Sally Dupré, Sally Dupré,
Heart and body like sea-blown spray,
I cannot forget you, night or day.
So Wingate pondered in Wingate Hall,
And hated and loved in a single breath,
As he tried to unriddle the doubtful scrawl
Of war and courage and love and death,
And then was suddenly nothing but sleep—
And tomorrow they marched—to a two-months chasing
Of Yankees running away like sheep
And peace in time for the Macon racing.
He got in his bed. Where the moonlight poured,
It lay like frost on a sleeping sword.
It was stuffy at night in the cabins, stuffy but warm.
And smells are a matter of habit. So, if the air
Was thick as black butter with the commingled smells
Of greens and fried fat and field-sweat and heavy sleep,
The walls were well-chinked, the low roof kept out the rain.
Not like the tumble-down cabins at Zachary’s place
Where the field-hands lived all year on hominy-grits
And a piece of spoiled pork at Christmas. But Zachary
Was a mean man out of the Bottoms, no quality to him.
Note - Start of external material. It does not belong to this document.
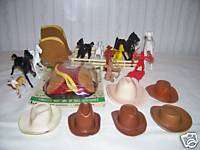 Vintage Assorted Cowboy Items FREE SHIP1950`S/Earlier  
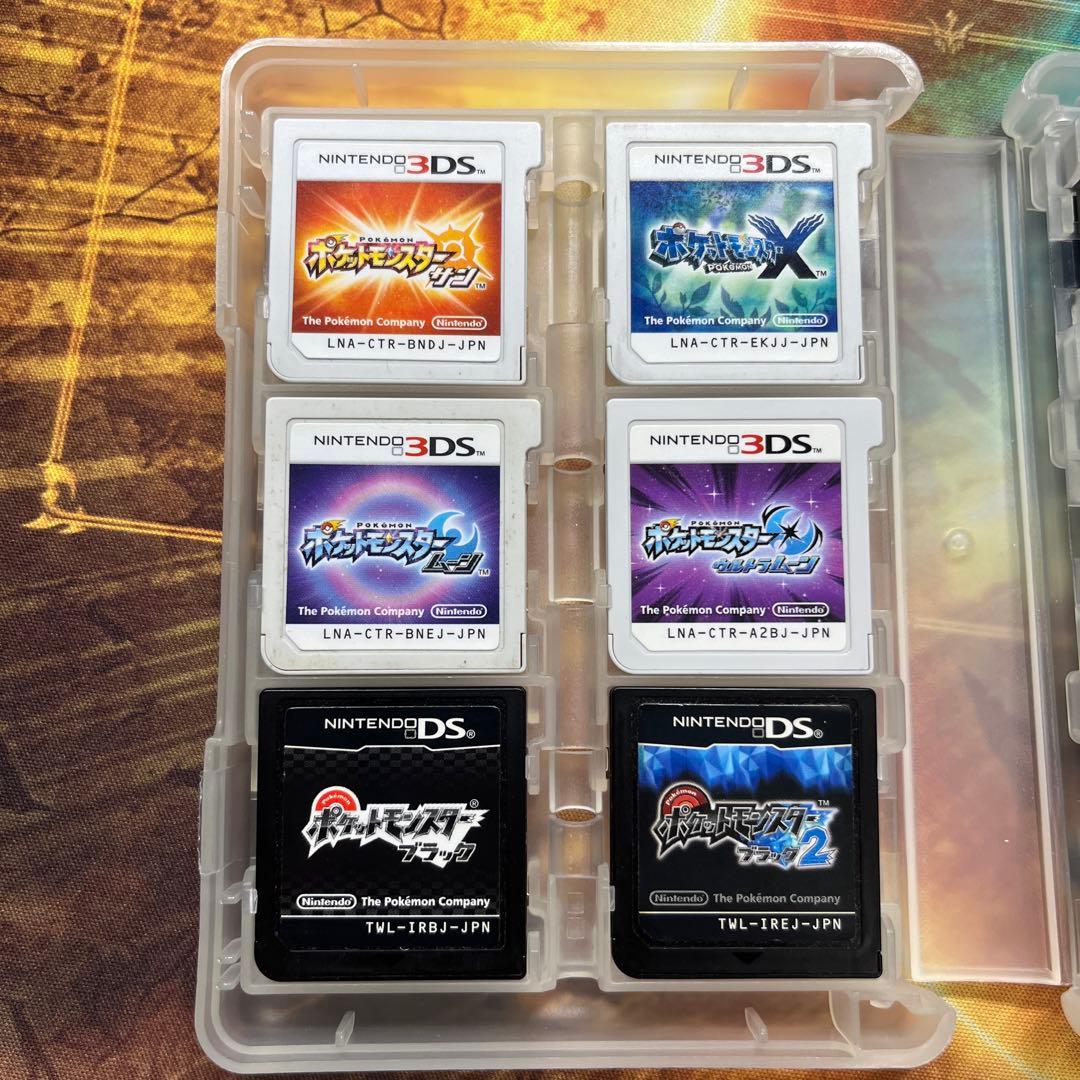 ポケモン サンムーン ウルトラムーン X ブラック2 ヨツバ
Wingate was quality. Wingate cared for its own.
A Wingate cabin was better than most such cabins,
You might have called it a sty, had they set you there;
A Middle Age serf might have envied the well-chinked walls.
While as for its tenants then, being folk unversed
In any law but the law of the Wingate name,
They were glad to have it, glad for Fire on the hearth,
A roof from the dark-veined wind. Their bellies were warm
And full of food. They were heavy in love with each other.
They liked their cabin and lying next to each other,
Long nights of winter when the slow-burning pine-knots
Danced ghosts and witches over the low, near ceiling,
Short nights of summer, after the work of the fields,
When the hot body aches with the ripened sweetness
And the children and the new tunes are begotten together.
“What you so wakeful for, black boy?” “Thinkin’, woman.”